┌─ 読解テキスト
2. アナザー・フォレスト – ショパンが本当に伝えたかったこと(表現手法・表現解釈について)

【前書き】
前記事シリーズ『ショパンを読み解く』 1. ショパンをリーディング(霊視)する – Spiritual Channeling of CHOPINでは先ず、ショパンと言う人物がこの世界に置いて行ったもの、そこから彼の霊体にまで触手を伸ばし、私なりのショパン像の実体に迫って行った。
 
この記事では前記事を起点とした「ショパンが本当に伝えたかったこと」を、作曲家目線で紐解いて行く。
 
(以上 前書きにて。)

 

 
「第18回ショパン国際ピアノコンクール」を私は、途中から観戦し始めた。コロナ禍の最中に於いて私はいかなるイベント、コンサートその他大音量の音声を放つ全ての演目に対し否定的な態度を通している。それは今も変わることがない。

だがそんな中、知人との食事中のテーブルで頻繁に同コンクールの予選の話題が尽きず、よくよく話しの中身を訊いてみると、今YouTuberとして活躍している若手ホープとも言われる角野隼斗(すみのはやと)氏、反田恭平氏、小林愛実さん等の、既に日本国内ではプロとして活動している面々があえての同コンクールへエントリーしている辺りに、どうやら注目が集まっていることを知り、色々な意味でこれは掴みどころ満載かもしれないと思い、観戦を開始した。

 

唐突だがここで、自分のことについ少々お話ししておきたい。

最初に付け加えておくと、私自身が学生時代に多種目で音楽コンクールには頻繁にエントリーして来た経緯がある。なので「競技向きの演奏解釈」と「そうではない解釈」との大きな差には、常に悩まされて来た。
 
同じ楽曲を数種類の解釈で弾き分けながら、さらに大先生の他に複数名の「下見の先生」に稽古に付けられ、各指導者毎に解釈を変えて弾き分けながらレッスンを進めて行くと、段々と自分自身の音楽を見失い演奏が迷走し始める。
精神状態が混沌とし始めた頃に夏が訪れ、概ね学生音楽コンクールの予選は夏の終わり頃に開催されると決まっているので、半ば深酒をして酩酊状態になった中年オヤジのような感覚に陥りつつ、その中でも自分の「芯」をしっかりキープしながら最初の予選に臨むことになる。
 
当然そんな精神状態で良い演奏など出来るわけがない。だが神様は時に皮肉な決断をするもので、そんな酩酊状態の私に次なる試練をお与えになる‥。
予選でバッハやツェルニー等を難なく弾きこなして二次予選に勝ち残ったとしても、日頃のレッスンで複数パターンの解釈を各指導者毎に弾き分けなくてはならない私は、最近流行りの言葉で言うところの「自分軸」ではなく「他人軸」の演奏をし続けていたことが災いし、どうにも本選に勝ち進むことが出来ないまま学生時代を終えることとなった。
 
(以下省略)

 

 
さて話をショパンに戻そう。
└─
┌─ 記録情報
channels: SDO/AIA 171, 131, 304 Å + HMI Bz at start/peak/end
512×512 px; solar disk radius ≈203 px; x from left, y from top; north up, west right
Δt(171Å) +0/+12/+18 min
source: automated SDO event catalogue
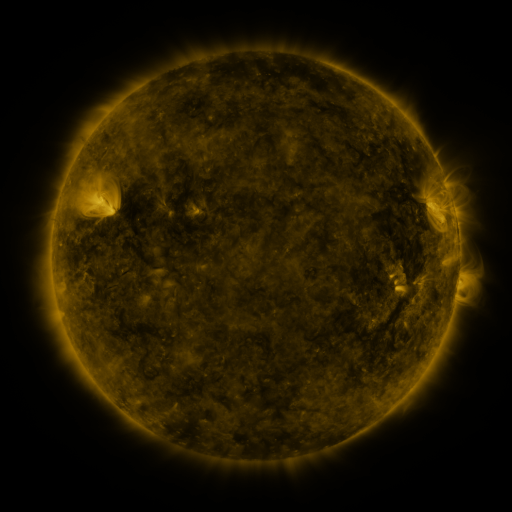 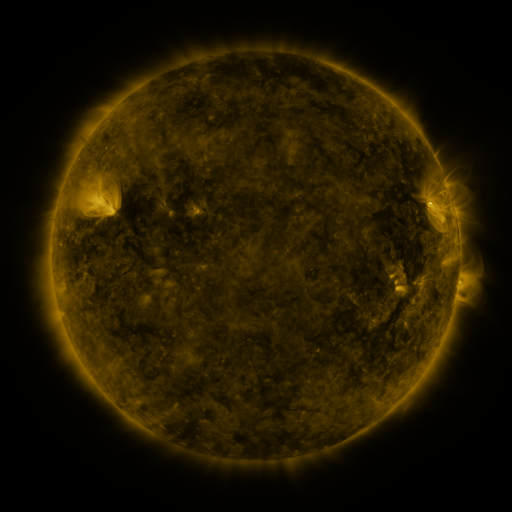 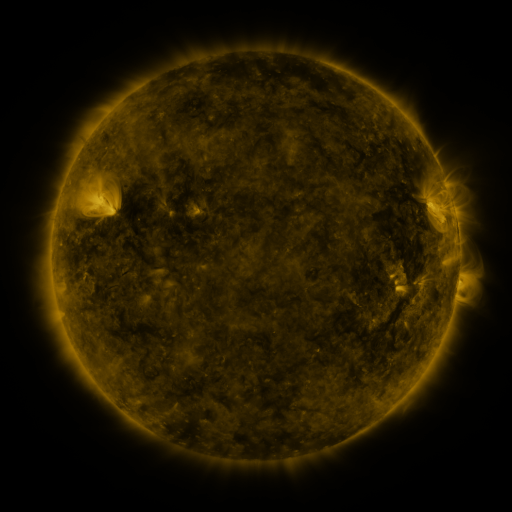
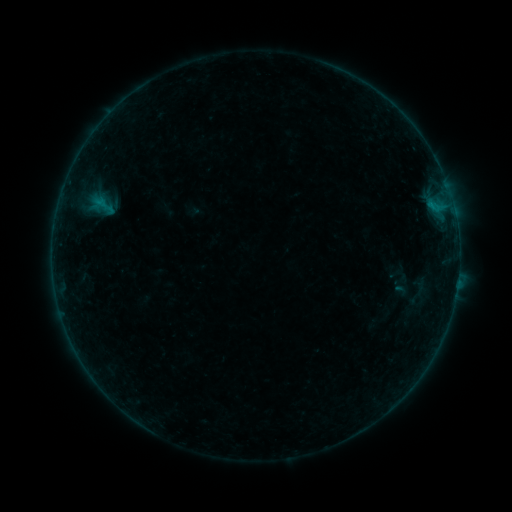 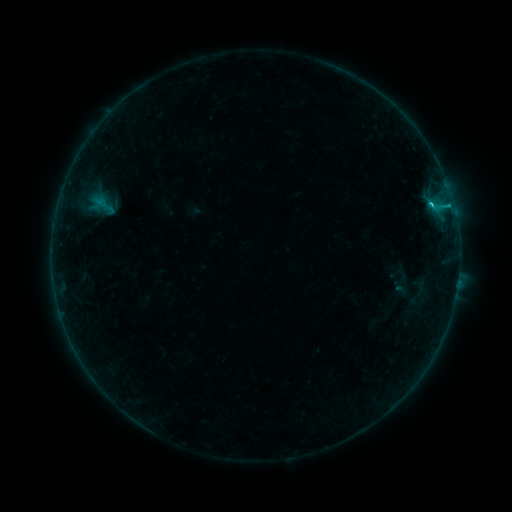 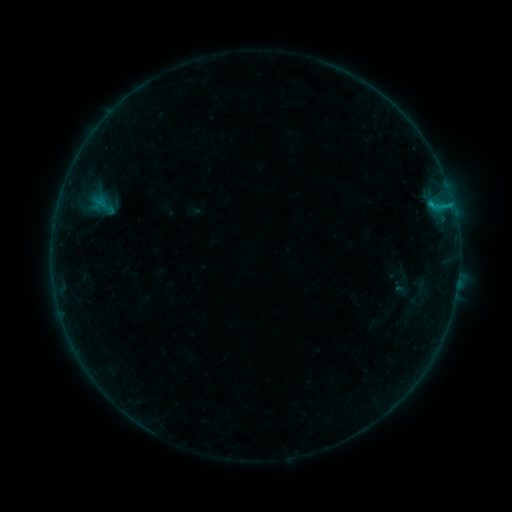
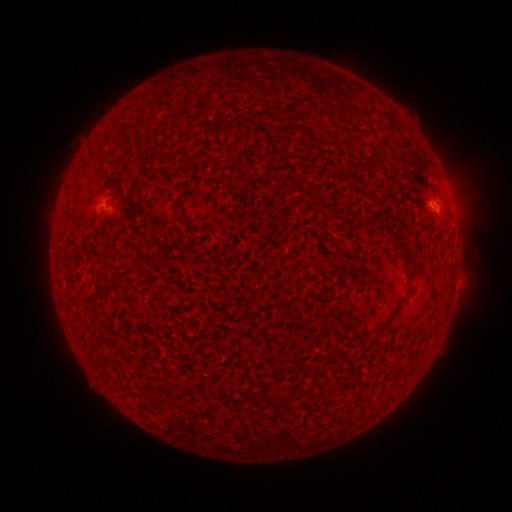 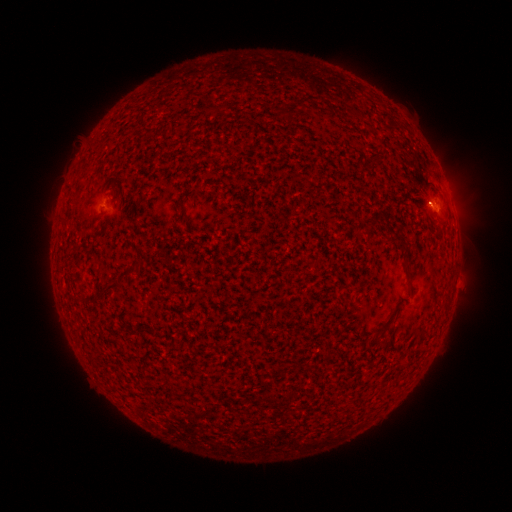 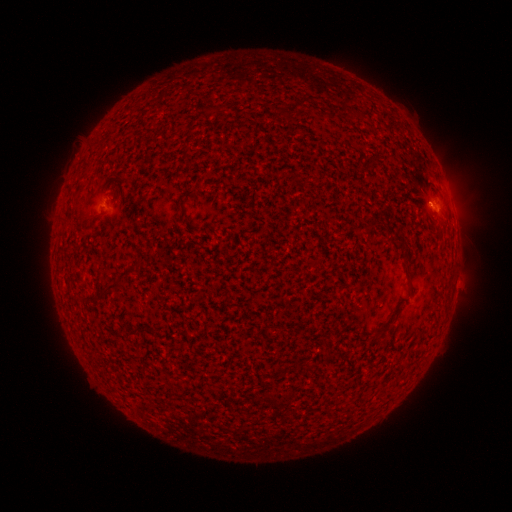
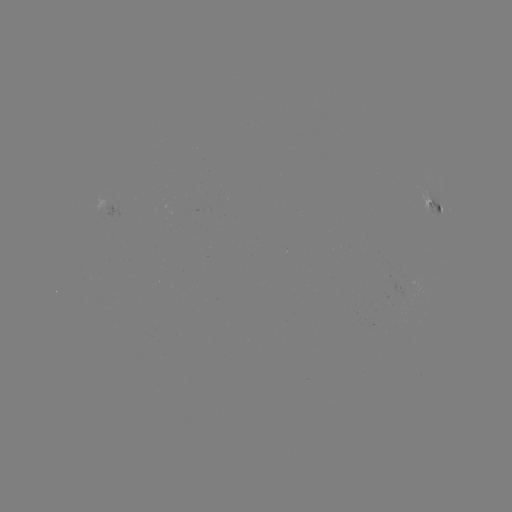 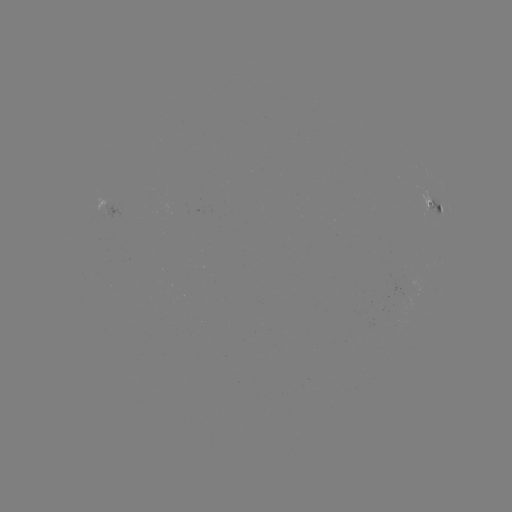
└─
### 課題の目的
読解テキストの「同じ楽曲を数種類の解釈で弾き」から始まり「生時代を終えることとなった。」で終わる部分について、「指導者」を「講師」に変えて書き出してください。

### 出力結果
同じ楽曲を数種類の解釈で弾き分けながら、さらに大先生の他に複数名の「下見の先生」に稽古に付けられ、各講師毎に解釈を変えて弾き分けながらレッスンを進めて行くと、段々と自分自身の音楽を見失い演奏が迷走し始める。
精神状態が混沌とし始めた頃に夏が訪れ、概ね学生音楽コンクールの予選は夏の終わり頃に開催されると決まっているので、半ば深酒をして酩酊状態になった中年オヤジのような感覚に陥りつつ、その中でも自分の「芯」をしっかりキープしながら最初の予選に臨むことになる。
 
当然そんな精神状態で良い演奏など出来るわけがない。だが神様は時に皮肉な決断をするもので、そんな酩酊状態の私に次なる試練をお与えになる‥。
予選でバッハやツェルニー等を難なく弾きこなして二次予選に勝ち残ったとしても、日頃のレッスンで複数パターンの解釈を各講師毎に弾き分けなくてはならない私は、最近流行りの言葉で言うところの「自分軸」ではなく「他人軸」の演奏をし続けていたことが災いし、どうにも本選に勝ち進むことが出来ないまま学生時代を終えることとなった。